Thinking of the desert and aridity reminded me of our recent traverse across the Great American Desert, a prescient description to be sure in light of the drought. Somewhere in the middle of the Oklahoma panhandle we came upon a tractor dragging a plume of dust, each disturbed particle rising and falling to settle again in the ragged furrows until the agglomeration sifted into waves of sand hammered down by a merciless sun. I slowed to watch and wondered if the reason for the endeavor was more ingrained than purposeful, effort for effort’s sake and none other, neither planting nor harvesting but something else entirely, spitting in the face of adversity, perhaps, or a fatalistic act to stave off madness and despair. And as I watched movement caught my eye, swarms of dragonflies weaving the air in a southbound dash, sprinkled here and there with orange splashes of Monarchs. I’ll fly away, the old gospel hymn, came to mind, an old tune almost forgotten here on this deserted stretch of highway, but not so deserted that for a short moment we were all conjoined, the farmer, the travelers, the migrants, while all around us things were moving, migrating, the wobbling world spinning them off into unknowable trajectories, and anchoring us to this time and place a spray of wildflowers blue as the cloudless sky, and as full of unrealized promise.





The point was further hammered home upon our return when the evening sky darkened with the wings of hundreds of nightjars, swifts and swallows wending their way toward the tropics. Our chimney swifts apparently tagged along for since then the heavens have been deserted. I’m always left slightly bereft at the passage and not a little jealous. Why they get to go and I have to stay proves that life is unfair, but then again I’m safe and cozy in our darkling house, weary though I am.





***





The wedding fell through, or my part in it, anyway, leaving me the freedom to pursue other avenues. Mine led me to a local school where I watched an artist teach students the technique of encaustic painting, sort of a Photoshop layering using beeswax, brushes and heat guns rather than digital files. Seeing the students create their own works gave me hope for the future of the human race, something I’d not felt for some time but then I’ve been studying the political farce we call government and subjecting myself to online reader reviews, testament to the indomitable witlessness of my fellow Americans. I’ve come to the conclusion that the nation is doomed though it might be my pessimism talking. My timing was off meaning I arrived late for the workshop and had only a few minutes to indulge, but as I turned to leave my eye snagged on five wrinkled canvas aprons hanging on a wall. Something about them was mesmerizing, the interplay of light and shadows, the juxtaposition of rough texture against smooth wall, or maybe that indefinable conviction of seeing beauty in the ordinary and mundane. Without hesitation I lifted the camera and snapped the shutter. 

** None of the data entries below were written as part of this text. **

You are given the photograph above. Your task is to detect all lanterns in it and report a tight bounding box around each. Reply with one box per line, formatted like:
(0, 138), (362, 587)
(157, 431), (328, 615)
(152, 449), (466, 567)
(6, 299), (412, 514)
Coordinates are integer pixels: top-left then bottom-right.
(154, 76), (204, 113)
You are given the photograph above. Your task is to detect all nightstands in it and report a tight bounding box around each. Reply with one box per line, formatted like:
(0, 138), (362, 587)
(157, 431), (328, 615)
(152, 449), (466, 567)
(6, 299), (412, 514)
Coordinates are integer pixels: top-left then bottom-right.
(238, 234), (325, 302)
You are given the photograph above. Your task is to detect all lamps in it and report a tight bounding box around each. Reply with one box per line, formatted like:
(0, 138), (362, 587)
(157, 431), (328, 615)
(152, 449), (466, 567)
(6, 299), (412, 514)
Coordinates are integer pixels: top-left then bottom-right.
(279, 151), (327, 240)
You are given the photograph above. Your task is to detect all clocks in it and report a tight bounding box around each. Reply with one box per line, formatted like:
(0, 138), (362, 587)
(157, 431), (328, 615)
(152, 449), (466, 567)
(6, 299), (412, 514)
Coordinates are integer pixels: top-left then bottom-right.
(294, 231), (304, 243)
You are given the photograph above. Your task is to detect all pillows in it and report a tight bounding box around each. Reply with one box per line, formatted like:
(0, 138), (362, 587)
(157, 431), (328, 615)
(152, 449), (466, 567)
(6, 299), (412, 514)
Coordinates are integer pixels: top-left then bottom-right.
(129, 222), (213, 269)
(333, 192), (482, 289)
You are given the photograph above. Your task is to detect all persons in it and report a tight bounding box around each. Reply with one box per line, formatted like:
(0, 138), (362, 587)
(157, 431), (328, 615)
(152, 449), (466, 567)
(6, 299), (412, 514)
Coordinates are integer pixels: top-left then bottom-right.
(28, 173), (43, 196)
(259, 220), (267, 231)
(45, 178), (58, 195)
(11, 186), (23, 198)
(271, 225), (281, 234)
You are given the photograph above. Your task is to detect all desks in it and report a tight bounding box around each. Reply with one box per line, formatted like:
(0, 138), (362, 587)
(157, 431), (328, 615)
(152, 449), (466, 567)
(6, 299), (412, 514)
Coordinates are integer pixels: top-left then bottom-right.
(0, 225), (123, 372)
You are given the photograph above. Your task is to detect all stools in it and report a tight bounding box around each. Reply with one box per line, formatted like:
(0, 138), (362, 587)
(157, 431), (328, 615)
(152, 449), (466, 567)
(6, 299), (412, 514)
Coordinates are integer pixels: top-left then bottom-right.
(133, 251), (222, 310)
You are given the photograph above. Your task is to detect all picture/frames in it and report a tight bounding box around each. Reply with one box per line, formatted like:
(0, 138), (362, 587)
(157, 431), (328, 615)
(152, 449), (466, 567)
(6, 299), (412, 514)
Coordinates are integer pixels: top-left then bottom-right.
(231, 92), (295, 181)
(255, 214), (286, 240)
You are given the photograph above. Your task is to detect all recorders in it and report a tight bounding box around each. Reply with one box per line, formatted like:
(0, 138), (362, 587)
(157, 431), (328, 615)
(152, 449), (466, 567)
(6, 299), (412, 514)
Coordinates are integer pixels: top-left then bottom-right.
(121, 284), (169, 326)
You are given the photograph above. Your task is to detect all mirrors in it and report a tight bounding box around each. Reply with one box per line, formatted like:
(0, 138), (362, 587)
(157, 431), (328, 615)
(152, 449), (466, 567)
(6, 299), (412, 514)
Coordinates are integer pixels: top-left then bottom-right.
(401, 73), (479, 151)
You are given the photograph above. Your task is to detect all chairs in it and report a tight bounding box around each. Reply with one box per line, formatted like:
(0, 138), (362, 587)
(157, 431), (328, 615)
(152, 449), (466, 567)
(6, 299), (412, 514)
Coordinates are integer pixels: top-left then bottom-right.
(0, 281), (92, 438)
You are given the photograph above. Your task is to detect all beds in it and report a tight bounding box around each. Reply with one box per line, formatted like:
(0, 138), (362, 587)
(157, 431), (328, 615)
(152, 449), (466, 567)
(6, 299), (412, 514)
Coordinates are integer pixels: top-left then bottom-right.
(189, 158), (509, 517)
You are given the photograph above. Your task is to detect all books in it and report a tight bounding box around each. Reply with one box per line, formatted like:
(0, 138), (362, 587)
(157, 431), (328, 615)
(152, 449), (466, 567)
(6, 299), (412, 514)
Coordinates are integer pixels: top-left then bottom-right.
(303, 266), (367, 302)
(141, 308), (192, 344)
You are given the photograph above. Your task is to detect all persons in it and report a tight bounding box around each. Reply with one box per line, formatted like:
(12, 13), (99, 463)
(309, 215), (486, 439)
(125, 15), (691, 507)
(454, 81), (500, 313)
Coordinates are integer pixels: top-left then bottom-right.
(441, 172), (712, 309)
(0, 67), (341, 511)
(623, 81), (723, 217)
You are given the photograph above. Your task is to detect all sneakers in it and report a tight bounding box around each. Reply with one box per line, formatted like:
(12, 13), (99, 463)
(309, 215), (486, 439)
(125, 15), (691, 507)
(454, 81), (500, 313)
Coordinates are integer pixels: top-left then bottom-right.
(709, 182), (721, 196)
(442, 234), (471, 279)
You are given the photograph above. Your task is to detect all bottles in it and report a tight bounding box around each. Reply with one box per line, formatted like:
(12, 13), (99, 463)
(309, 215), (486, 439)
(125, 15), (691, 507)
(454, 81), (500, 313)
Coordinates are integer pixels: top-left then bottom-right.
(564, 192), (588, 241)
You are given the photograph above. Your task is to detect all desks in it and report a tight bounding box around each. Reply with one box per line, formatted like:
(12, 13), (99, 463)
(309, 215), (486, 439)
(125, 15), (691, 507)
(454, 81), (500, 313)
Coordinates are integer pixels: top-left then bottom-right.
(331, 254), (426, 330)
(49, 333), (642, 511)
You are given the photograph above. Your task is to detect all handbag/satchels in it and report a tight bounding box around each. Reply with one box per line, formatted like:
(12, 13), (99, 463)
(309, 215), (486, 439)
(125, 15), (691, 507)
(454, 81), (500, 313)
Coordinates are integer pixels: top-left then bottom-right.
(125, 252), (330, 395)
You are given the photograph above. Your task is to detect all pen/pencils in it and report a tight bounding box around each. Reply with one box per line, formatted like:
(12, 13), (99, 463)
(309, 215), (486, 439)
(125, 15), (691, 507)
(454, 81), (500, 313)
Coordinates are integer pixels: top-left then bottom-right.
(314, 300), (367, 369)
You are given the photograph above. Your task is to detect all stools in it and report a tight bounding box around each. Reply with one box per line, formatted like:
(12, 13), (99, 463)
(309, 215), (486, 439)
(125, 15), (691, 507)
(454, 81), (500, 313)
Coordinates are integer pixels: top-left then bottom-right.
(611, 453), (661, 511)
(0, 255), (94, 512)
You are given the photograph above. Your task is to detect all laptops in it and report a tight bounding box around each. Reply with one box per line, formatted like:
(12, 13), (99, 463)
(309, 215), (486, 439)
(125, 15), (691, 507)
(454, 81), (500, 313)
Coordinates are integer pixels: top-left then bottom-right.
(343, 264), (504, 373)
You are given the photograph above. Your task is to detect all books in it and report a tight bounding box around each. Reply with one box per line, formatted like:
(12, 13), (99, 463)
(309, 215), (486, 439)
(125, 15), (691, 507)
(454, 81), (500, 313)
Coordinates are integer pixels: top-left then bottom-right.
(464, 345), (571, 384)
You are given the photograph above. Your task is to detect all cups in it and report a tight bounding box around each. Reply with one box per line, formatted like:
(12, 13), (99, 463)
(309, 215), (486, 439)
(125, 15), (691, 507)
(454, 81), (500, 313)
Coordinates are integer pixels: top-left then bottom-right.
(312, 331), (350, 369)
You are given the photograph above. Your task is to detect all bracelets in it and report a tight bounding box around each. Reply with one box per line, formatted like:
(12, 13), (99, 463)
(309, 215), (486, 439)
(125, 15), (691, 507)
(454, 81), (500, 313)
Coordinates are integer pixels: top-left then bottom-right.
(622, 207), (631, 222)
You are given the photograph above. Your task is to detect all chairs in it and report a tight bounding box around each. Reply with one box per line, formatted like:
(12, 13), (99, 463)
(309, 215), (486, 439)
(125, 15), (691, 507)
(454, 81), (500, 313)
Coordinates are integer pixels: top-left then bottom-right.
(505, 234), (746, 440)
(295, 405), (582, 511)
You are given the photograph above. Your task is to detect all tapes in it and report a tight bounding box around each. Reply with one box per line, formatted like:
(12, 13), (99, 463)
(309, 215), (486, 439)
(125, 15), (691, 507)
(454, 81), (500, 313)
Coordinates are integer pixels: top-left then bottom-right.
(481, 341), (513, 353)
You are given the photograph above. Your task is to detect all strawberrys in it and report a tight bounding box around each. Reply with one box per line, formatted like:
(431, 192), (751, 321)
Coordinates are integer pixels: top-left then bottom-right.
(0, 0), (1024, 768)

I didn’t have to look at the LCD to know I had what I wanted, not merely an image but a substantiation. Life is a lot simpler than we make it out to be. I could needlessly complicate my remaining minutes by marking the inexorable ticking of the clock, watching the dissolution of our nation or lamenting the grand migration of our birds, or I could do something substantive, something creative, maybe even something beautiful. Why that escaped me before is anyone’s guess, but here before me was the path I was meant to take. So bon voyage, my feathered friends, and bon voyage my U.S.A., we’ve come to Frost’s fork in the road. You go to your perilous journeys and to your doom, respectively; I think I’ll stick around and make myself useful.